§ Section du document:
• • • •

Sans errer dans dans ruelles parallèles au fleuve où se cachent les débris le tours de guet, ces tours carrées où se barricadaient les grandes familles avec leurs clients, les jours de guerre intestine — entre Raspanti guelfes et Bergolini gibelins. — on trouve, le long des quais, une longue suite de palais pleins de légendes. C'est dans le palais Médicis, aux grandes arcatures en tiers-point, que Cosme 1er aurait fait périr, entre les bras de sa femme, Eléonore de Tolède, leur fils Garzia.
Si le voyageur continue sa promenade paresseuse dans ces quartiers d'aspect provincial, il visitera Santa Caterina, où conversent éternellement l'archange Gabriel et la Vierge annoncée. Plus loin, derrière le palais archiépiscopal dont le beau cloître enferme un Moïse gesticulant d'Andréa Vaccà (1700), un grand jardin de citronniers — le jardin de l'archevêque, où ne pénètre point le touriste, — sert d'asile, le soir, à tous les oiseaux du voisinage.

• • • •

§ Consignes de l'exercice:
[1] Recopiez le passage du texte sur les quais et les palais en commençant par «Sans errer dans» et en poursuivant jusqu'à «leur fils Garzia.» inclus. Remplacez «quais» par «berges».
[2] Répondez brièvement aux questions suivantes à partir du texte sur les quais et les palais :
(a) Dans quel palais Cosme 1er aurait-il fait périr son fils Garzia ?
(b) Quelles figures conversent éternellement à Santa Caterina ?
(c) Quelle œuvre le cloître du palais archiépiscopal enferme-t-il ?
[3] Rédigez la suite du texte sur les quais et les palais en reprenant après sa dernière phrase.

Données recueillies:

• • • •

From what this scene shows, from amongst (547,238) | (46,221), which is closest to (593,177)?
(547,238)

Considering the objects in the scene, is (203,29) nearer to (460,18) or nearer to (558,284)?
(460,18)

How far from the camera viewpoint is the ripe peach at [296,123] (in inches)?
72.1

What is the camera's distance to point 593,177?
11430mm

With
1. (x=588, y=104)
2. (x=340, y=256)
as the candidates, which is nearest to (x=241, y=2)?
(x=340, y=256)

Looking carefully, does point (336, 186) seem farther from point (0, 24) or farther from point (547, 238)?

• • • •

§ Réponses par consigne:
[1]
Sans errer dans dans ruelles parallèles au fleuve où se cachent les débris le tours de guet, ces tours carrées où se barricadaient les grandes familles avec leurs clients, les jours de guerre intestine — entre Raspanti guelfes et Bergolini gibelins. — on trouve, le long des berges, une longue suite de palais pleins de légendes. C'est dans le palais Médicis, aux grandes arcatures en tiers-point, que Cosme 1er aurait fait périr, entre les bras de sa femme, Eléonore de Tolède, leur fils Garzia.

[2]
(a) Dans le palais Médicis.
(b) L'archange Gabriel et la Vierge annoncée.
(c) Un Moïse gesticulant d'Andréa Vaccà (1700).

[3]
Une cité morte, enfermée dans l'anneau de ses tristes murs rouges, une vieille ville de province aux rues uniformes, dormant sur les deux rives de son fleuve, encerclée de médiocres faubourgs modernes et d'une plaine sans arbres, l'image terne, usée, avilie, d'une interminable déchéance, qui se traîne depuis cinq siècles, — telle est Pise pour beaucoup de voyageurs hâtifs. Ils savent pourtant qu'une place herbeuse, tout au bout de la ville, entoure de silence trois insignes reliques, le Dôme, le Baptistère et le Camposanto ; et ils se pressent de visiter ces monuments de marbre que domine la tour penchée.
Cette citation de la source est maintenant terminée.